Sep 29 2010

Prison Makes Prisoners and their Children Poorer…

A new report was released yesterday by the Pew Center on the States.

Collateral Costs: Incarceration’s Effect on Economic Mobility, based on research by Harvard University professor Bruce Western and University of Washington professor Becky Pettit, documents the devastating impact of prison not just on the economic prospects of inmates, but also on those of their children.

I would sum up the report this way: Prison makes prisoners and their children poorer and we should therefore avoid throwing people into prisons.  This is incredibly simplistic of course.  The full report is worth reading.  Here are some of its key conclusions.

Collateral Costs finds that “incarceration reduces former inmates’ earnings by 40 percent and limits their future economic mobility.”

Collateral Costs details the concentration of incarceration among men, the young, the uneducated and African Americans. One in 87 working-aged white men is in prison or jail compared with 1 in 36 Hispanic men and 1 in 12 African American men. Today, more African American men aged 20 to 34 without a high school diploma or GED are behind bars (37 percent) than are employed (26 percent). Education greatly reduces ones chance of ending up in prison.

The report authored by Pew’s Economic Policy Group and the Pew Center on the States shows that:

• Before being incarcerated, two-thirds of male inmates were employed and more than half were the primary source of financial support for their children.

• After release, former male inmates work nine fewer weeks annually and take home 40 percent less in annual earnings, making $23,500 instead of $39,100. That amounts to an expected earnings loss of nearly $179,000 through age 48 for men who have been incarcerated.

• Of former inmates who were in the bottom of the earnings distribution in 1986, two-thirds remained there in 2006, twice the number of non-incarcerated men.

“Pew’s past research shows a variety of factors influence economic mobility both within a person’s lifetime and across generations. This report finds that incarceration is a powerful determinant of mobility for both former inmates and their children,” said Erin Currier, project manager of the Economic Mobility Project of Pew’s Economic Policy Group.
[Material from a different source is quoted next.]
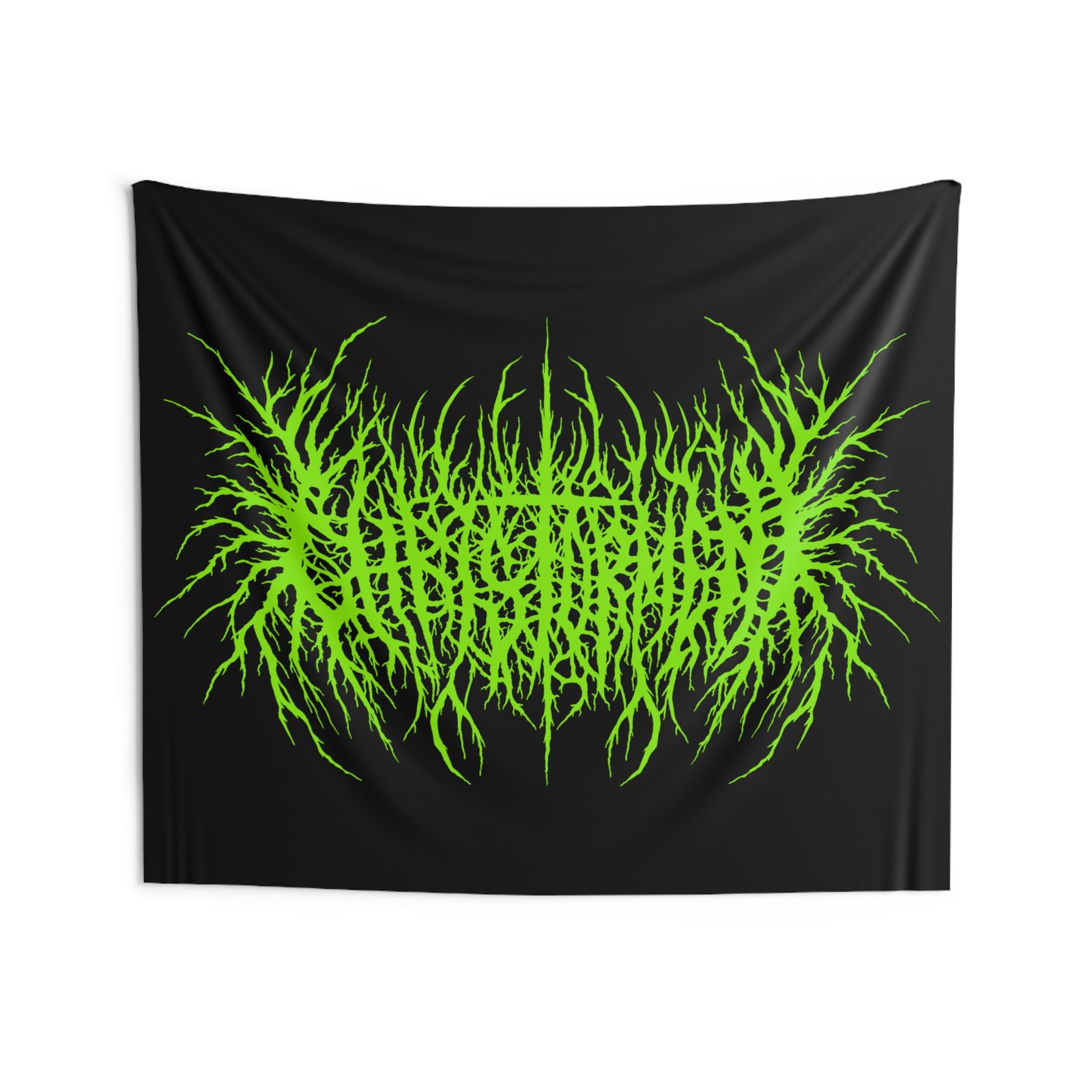 Christorment New Logo Indoor Wall Tapestries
The report also shows more than 2.7 million minor children now have a parent behind bars, or 1 in every 28 (this adds up to 3.6% of all children).  For African American children the number is 1 in 9, a rate that has more than quadrupled in the past 25 years.  Almost half of the prisoners with children lived with them prior to incarceration, and more than half of the parents who ended up in prison were the primary earners in their family.  From the report:

One study examined the financial well-being of children before, during and soon after the incarceration of a father. It found that in the period that the father was behind bars, the average child’s family income fell 22 percent compared with that of the year preceding the father’s incarceration. Family income rebounded somewhat in the year after release, but was still 15 percent lower than in the year before incarceration.

Data from the Economic Mobility Project show that parental income is one of the strongest indicators of one’s own chances for upward economic mobility. Forty-two percent of children who start out in the bottom fifth of the income distribution remain stuck in the bottom themselves in adulthood. Having parents at the bottom of the income ladder is even more of a barrier for African Americans, 54 percent of whom remain in the bottom themselves as adults.
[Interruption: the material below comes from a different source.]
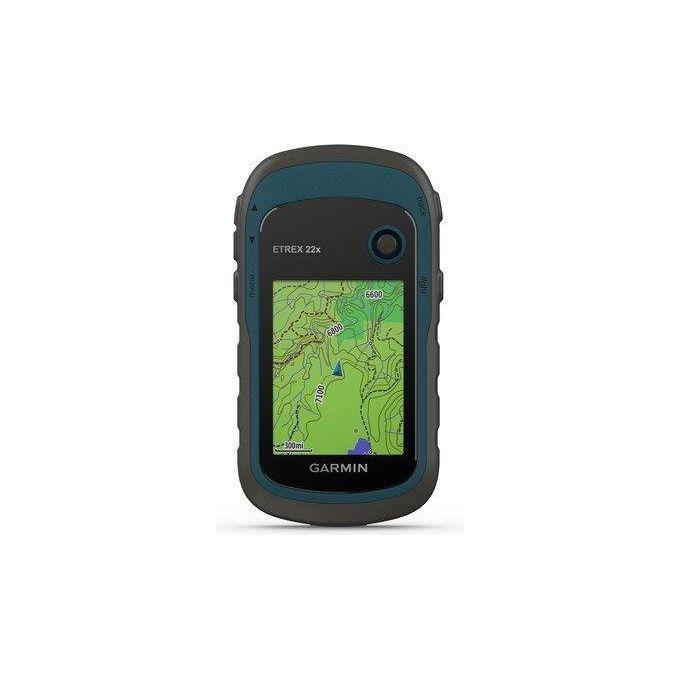 Garmin eTrex 22x Localizzatore GPS Personale Nero-Grigio 8Gb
Research also indicates that children whose parents serve time have more difficulty in school than those who do not weather such an experience. One study found that 23 percent of children with a father who has served time in a jail or prison have been expelled or suspended from school, compared with just 4 percent of children whose fathers have not been incarcerated. Research that controls for other variables suggests that paternal incarceration, in itself, is associated with more aggressive behavior among boys and an increased likelihood of being expelled or suspended from school.
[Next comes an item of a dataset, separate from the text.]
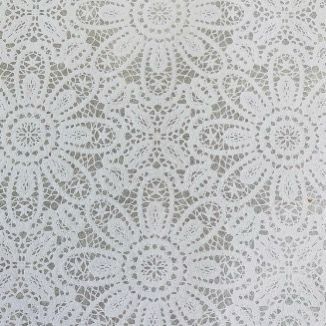 Papel Transfer Underglaze con Diseño - Blanco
This is especially troubling given the powerful impact education has on one’s upward economic mobility in adulthood. Among those who start at the bottom of the income ladder, 45 percent remain there in adulthood if they do not have a college degree, while only 16 percent remain if they obtain a degree. And, children who start in the bottom of the income ladder quadruple their chances of making it all the way to the top if they have a college degree. As a new generation of children are touched by the incarceration of a parent, and especially as those children feel the impact of that incarceration in their family incomes and their educational success, their prospects for upward economic mobility become significantly dimmer.

Read the entire report, you will find it informative and hopefully a catalyst for more social action.